In this work, we propose a novel shared autonomy framework to operate articulated robots. We provide strategies to design both the task-oriented hierarchical planning and policy shaping algorithms for efficient human-robot interactions in context-aware operation of articulated robots. Our framework for interplay between the human and the autonomy, as the participating agents in the system, is particularly influenced by the ideas from multi-agent systems, game theory, and theory of mind for a sliding level of autonomy. We formulate the sequential hierarchical human-in-the-loop decision making process by extending MDPs and Options framework to shared autonomy, and make use of deep RL techniques to train an uncertainty-aware shared autonomy policy. To fine-tune the formulation to a human, we use history of the system states, human actions, and their error with respect to a surrogate optimal model to encode human's internal state embeddings, beyond the designed values, by using conditional VAEs. We showcase the effectiveness of our formulation for different human skill levels and degrees of cooperativeness by using a case study of a feller-buncher machine in the challenging tasks of timber harvesting. Our framework is successful in providing a sliding level of autonomy from fully autonomous to fully manual, and is particularly successful in handling a noisy non-cooperative human agent in the loop. The proposed framework advances the state-of-the-art in shared autonomy for operating articulated robots, but can also be applied to other domains where autonomous operation is the ultimate goal.

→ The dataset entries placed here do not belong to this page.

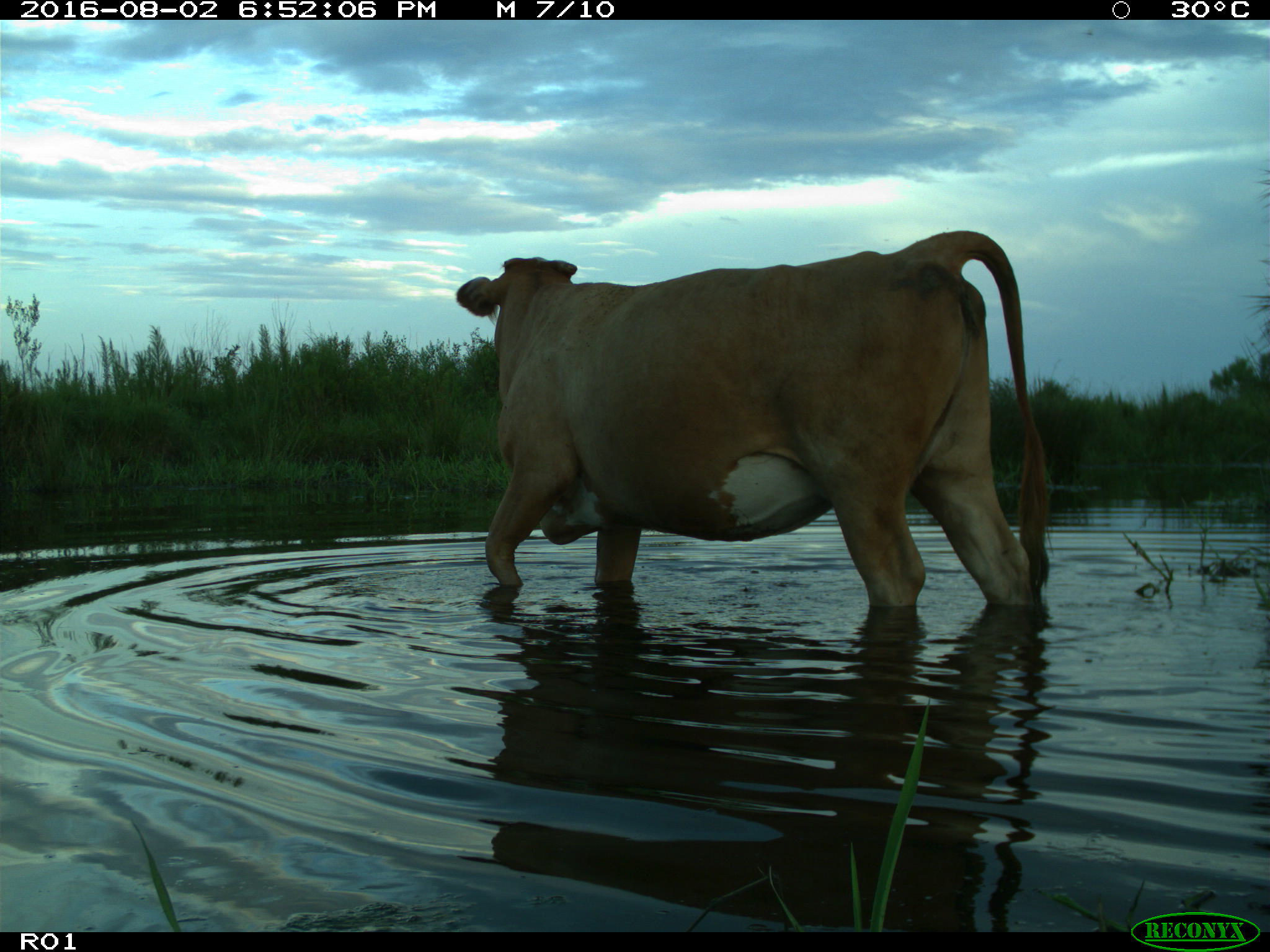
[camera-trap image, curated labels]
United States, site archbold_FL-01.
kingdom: Animalia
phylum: Chordata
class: Mammalia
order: Artiodactyla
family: Bovidae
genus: Bos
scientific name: Bos taurus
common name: domestic cow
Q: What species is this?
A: Bos taurus (domestic cow).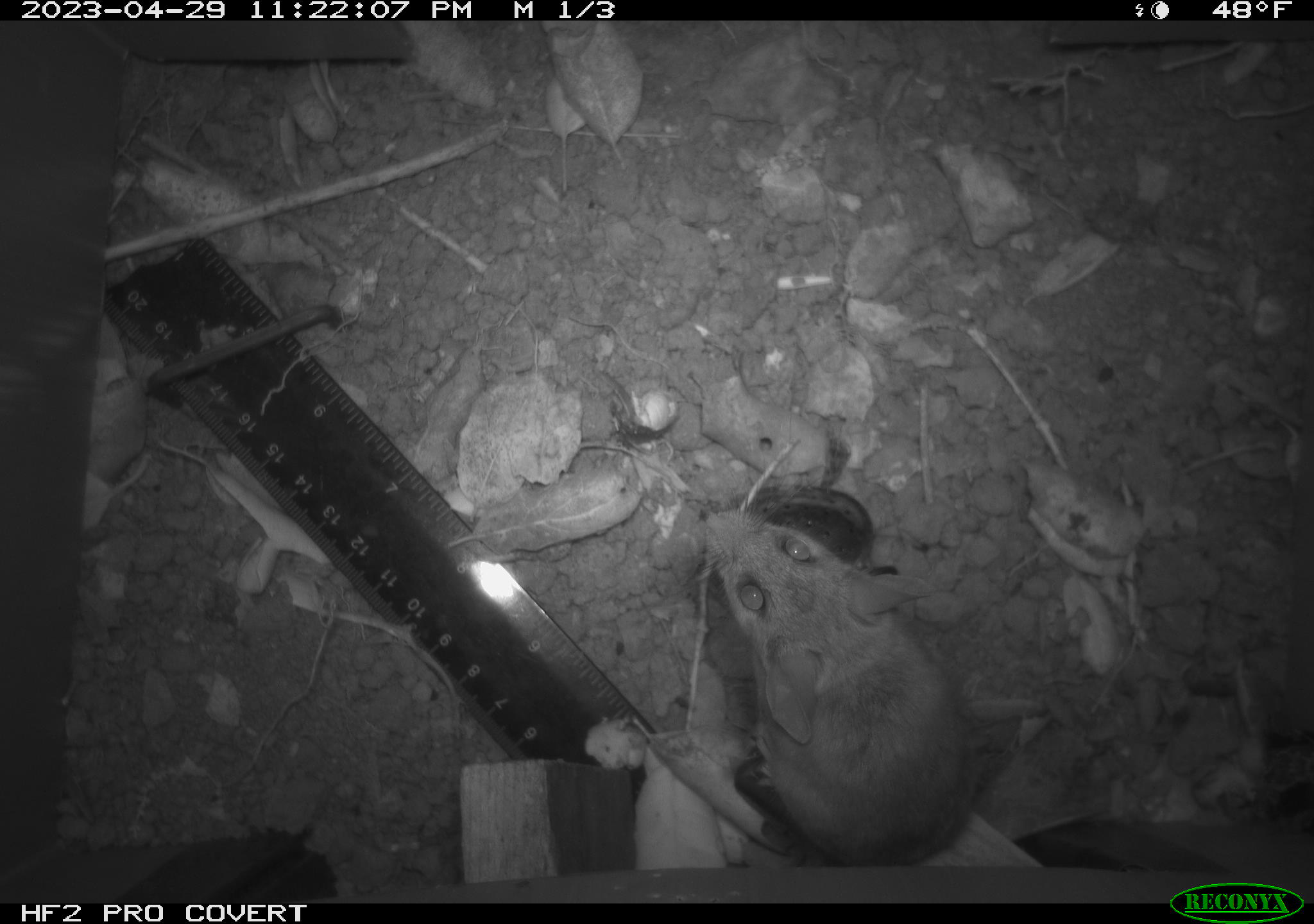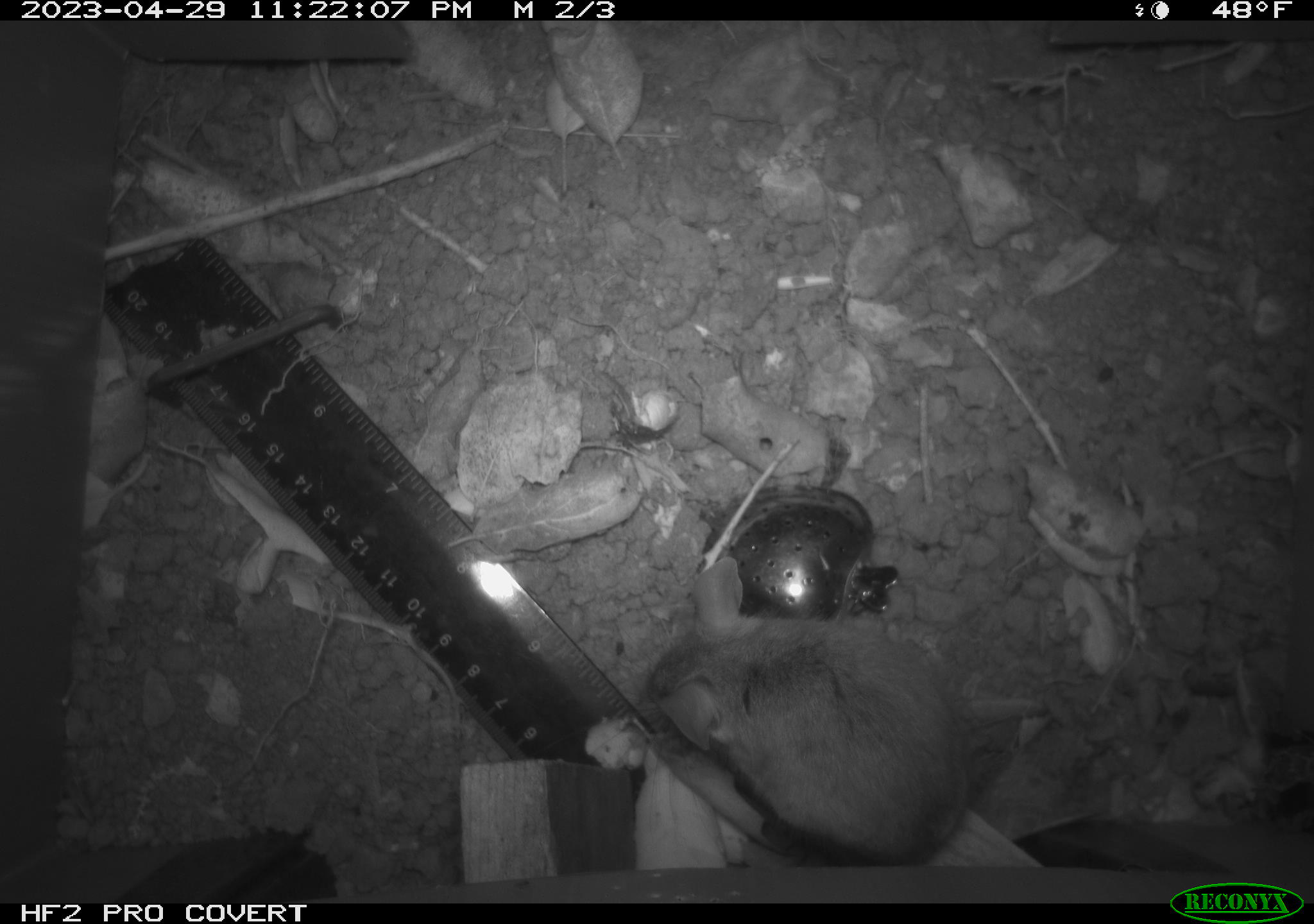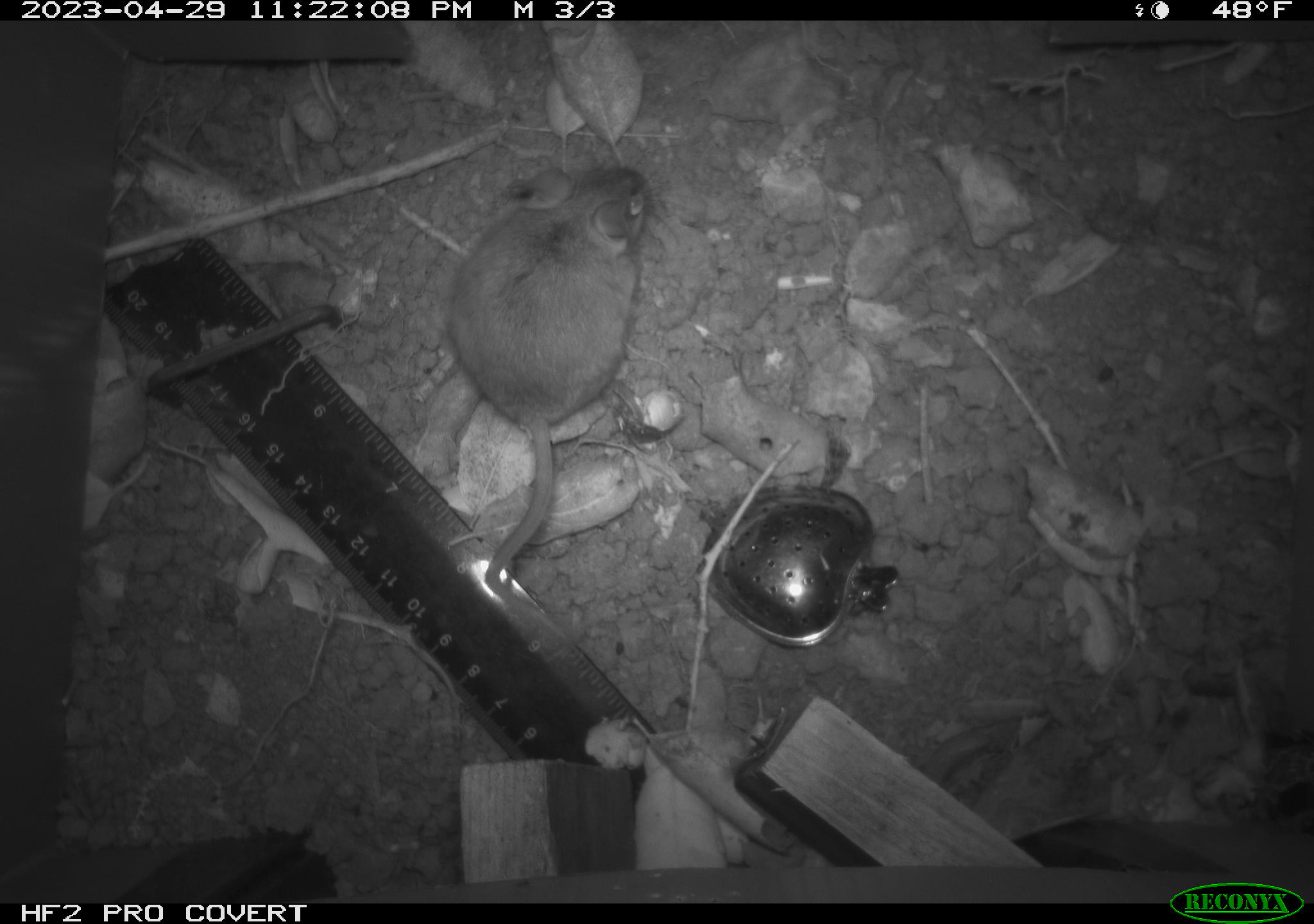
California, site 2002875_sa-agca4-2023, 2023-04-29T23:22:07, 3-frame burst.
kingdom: Animalia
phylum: Chordata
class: Mammalia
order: Rodentia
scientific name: Rodentia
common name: mouse species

翻译：本文提出了一种新颖的共享自主框架，用于操控铰接机器人。我们设计了面向任务的分层规划与策略塑形算法策略，旨在实现铰接机器人在情境感知操作中高效的人机交互。该框架将人类与自主系统视为参与主体，其交互设计尤其借鉴了多智能体系统、博弈论和心理理论的思想，以实现自主性的渐进式调节。通过将马尔可夫决策过程与选项框架扩展至共享自主领域，我们构建了序贯分层人机协同决策过程，并利用深度强化学习技术训练出具有不确定性感知能力的共享自主策略。为将公式化模型适配至具体操作人员，除预设参数外，我们利用系统状态历史、人类操作行为及其与代理最优模型间的偏差，通过条件变分自编码器编码人类内在状态表征。以伐木归堆机在木材采伐这一挑战性任务中的案例研究表明，该框架在不同操作技能水平及协作程度下均展现出有效性。该框架成功实现了从全自主到全手动操作的渐进式自主调节，尤其擅长处理包含非协作性人类主体的噪声干扰。本研究提出的框架不仅推动了铰接机器人共享自主控制领域的技术发展，亦可应用于其他以自主运作为终极目标的场景。